Controls on strath terrace formation and evolution: The lower Guadiana River, Pulo do Lobo, Portugal

Abstract

The lower Guadiana River carves a wide canyon in the Variscan metamorphic rocks of the SW Iberian Peninsula and presents an exceptionally homogeneous and well-preserved case of a strath terrace (ST) some 40 km long and 400 m wide. The rocky surface or strath shows different characteristics and development stages. Upstream, the lateral erosion level forms a flooded riverbed, or submerged strath, that gradually rises above the thalweg and develops into an active floodplain. Downstream, below the 15 m high Pulo do Lobo waterfall, the strath is incised by an inner canyon that forms a terrace on both sides. The inner channel increasingly widens and the ST loses its longitudinal continuity, yet remains prone to flooding during extraordinary magnitude floods. To assess the factors controlling the formation of this ST, we examined the roles of key drivers of ST formation: lithological hardness, tectonic structures and climate change, using cosmogenic data to create a chronologic context. The ST developed favoured by a monotonous succession of phyllites, as shown by Schmidt hammer resistance data, and interbedded more resistant quartz veins do not significantly alter its flat configuration. Variscan structures and measured joints determine the main orientation of the river and control the drainage network pattern. The intersection of the NS and NE-SW fractures promotes a wavy surface due to three-dimensional minor fold trains that act as discontinuities and play an important role in ST erosion through quarrying and plucking. However, we detected no evidence of ST deformation attributable to recent or Late Cenozoic tectonic activity.
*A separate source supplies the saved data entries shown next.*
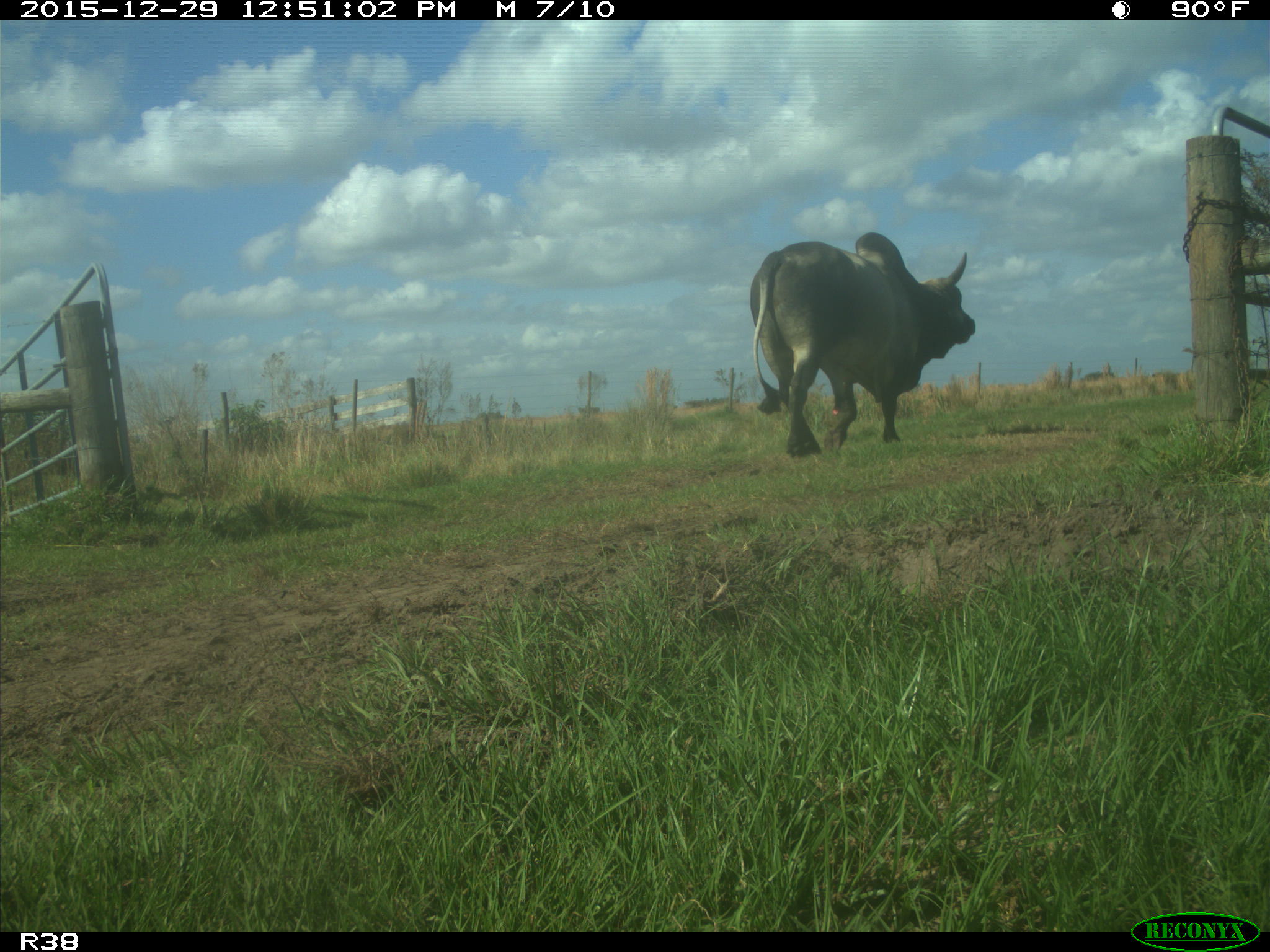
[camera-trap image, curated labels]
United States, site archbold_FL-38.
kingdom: Animalia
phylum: Chordata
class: Mammalia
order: Artiodactyla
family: Bovidae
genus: Bos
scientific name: Bos taurus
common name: domestic cow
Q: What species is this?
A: Bos taurus (domestic cow).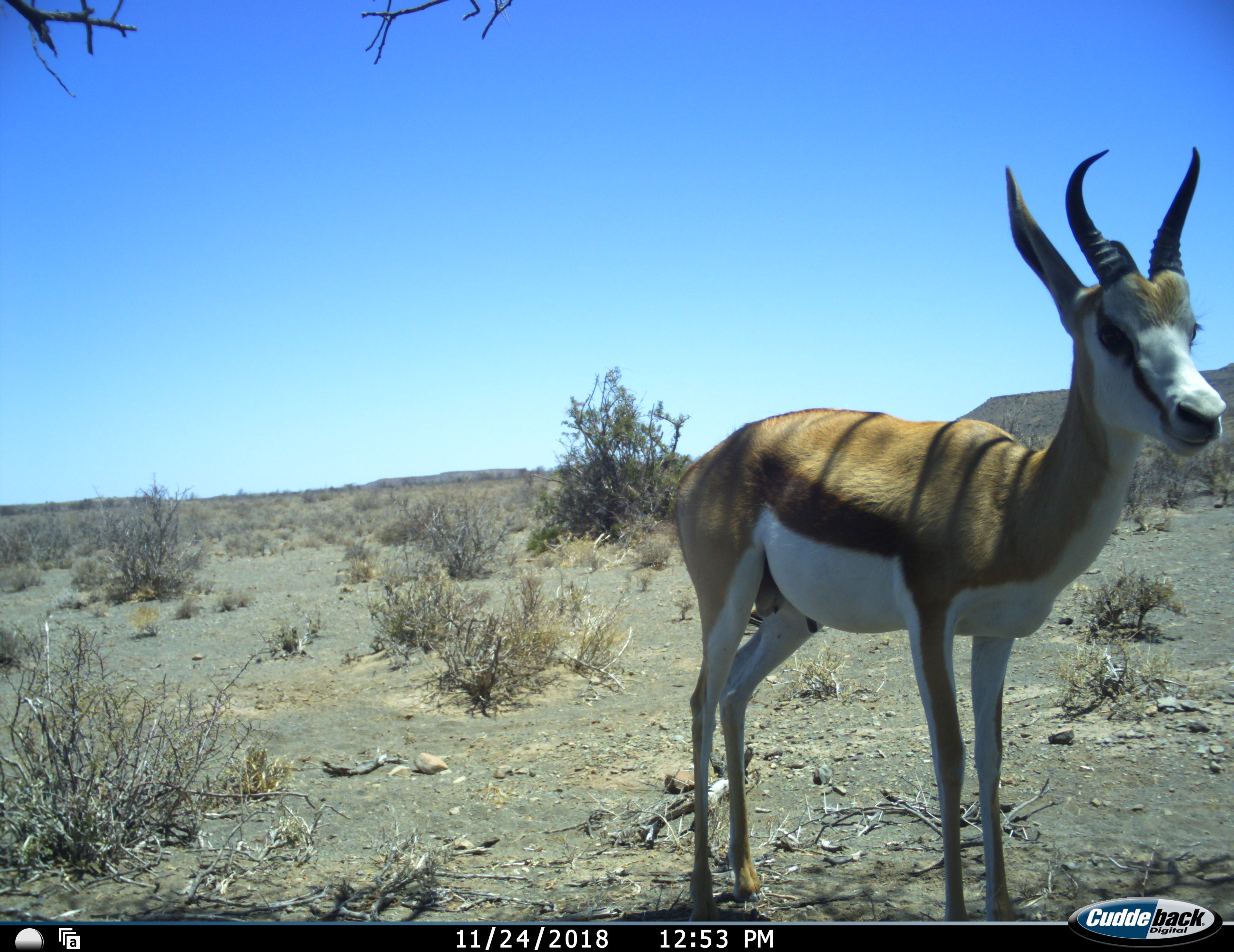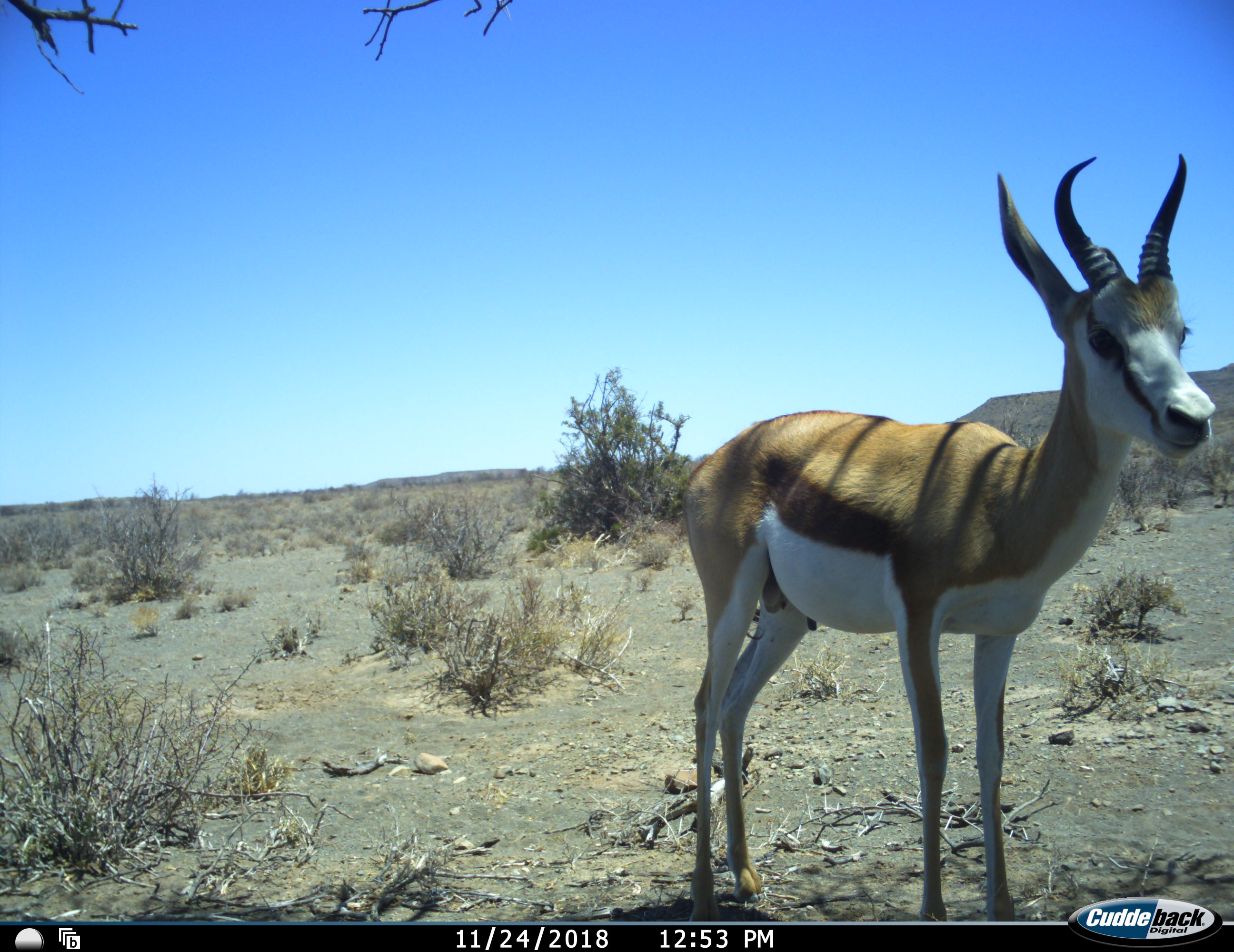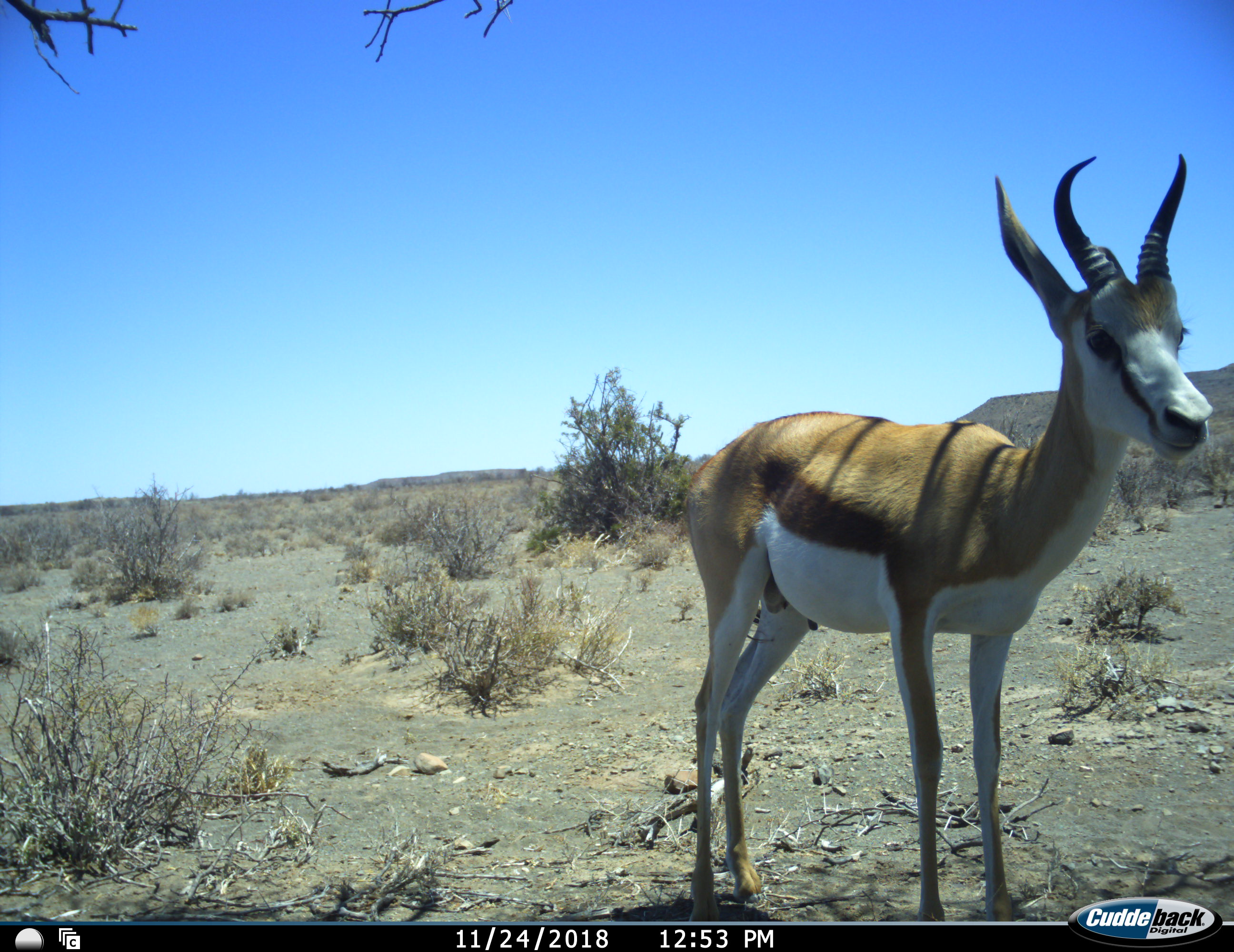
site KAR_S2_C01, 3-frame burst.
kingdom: Animalia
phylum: Chordata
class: Mammalia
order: Artiodactyla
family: Bovidae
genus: Antidorcas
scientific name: Antidorcas marsupialis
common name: springbok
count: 1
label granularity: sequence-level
The upstream active riverbed progressively changes downstream into an ST. This implies that Be radiometric ages obtained at Pulo do Lobo may not represent the ST's genetic age but rather the time of dismantling of its alluvial or sedimentary cover. This means the strath surface formed prior to its cosmogenic age and was therefore controlled by a higher base level, indicating a higher sea level than the current one, given the downstream area studied. The Quaternary sea level fluctuations show records of only a few meters above the current level. Instead, the sea level low stand maintains an average depth of −60 m, reaching −140 m during the last glacial period. This low base level context could justify the strong incision of the inner channel within the ST, but not the age of strath surface genesis and expansion and thus this surface should have evolved previously. The highest possible sea level stand corresponds to the Pliocene transgression, which reached an elevation of 120 m in the region, covering Miocene paleorelief. The mouth of the Guadiana River at that time resembled a fluvio-deltaic embayment between the Algarve domain and the Guadalquivir depression, which was infilled with fluvial deposits at the end of the transgression. Collectively, these data suggest that cosmogenic dating would define the time of exhumation of this Pliocene sedimentary cover.

Despite great variation of the ST ages, estimated incision rates at the knickpoint area are consistent with the total entrenchment of the Pulo do Lobo fall, especially if we consider that data correspond to an active erosion site. Highest erosion rates were found for the pothole area compared to those obtained for the higher ST surface. Radiometric ages correspond to the period of lowest Quaternary sea level and during which headward erosion would have been very active in the inner channel. The waterfall area shows more resistant lithology in its concentrated quartz veins, but this effect is inconspicuous at the ST surface. The regular gradient of 0.02 m/m and vast extension of this perched strath, linked upstream to the Guadiana riverbed, indicates a relic exhumed surface beneath its sedimentary cover. Notwithstanding the subsiding activity of the Gulf of Cádiz, the continental margin behaves as a tectonically stable block, which allows for the persistence of former morphologies in these ancient landscapes reshaped by bedrock river dissection.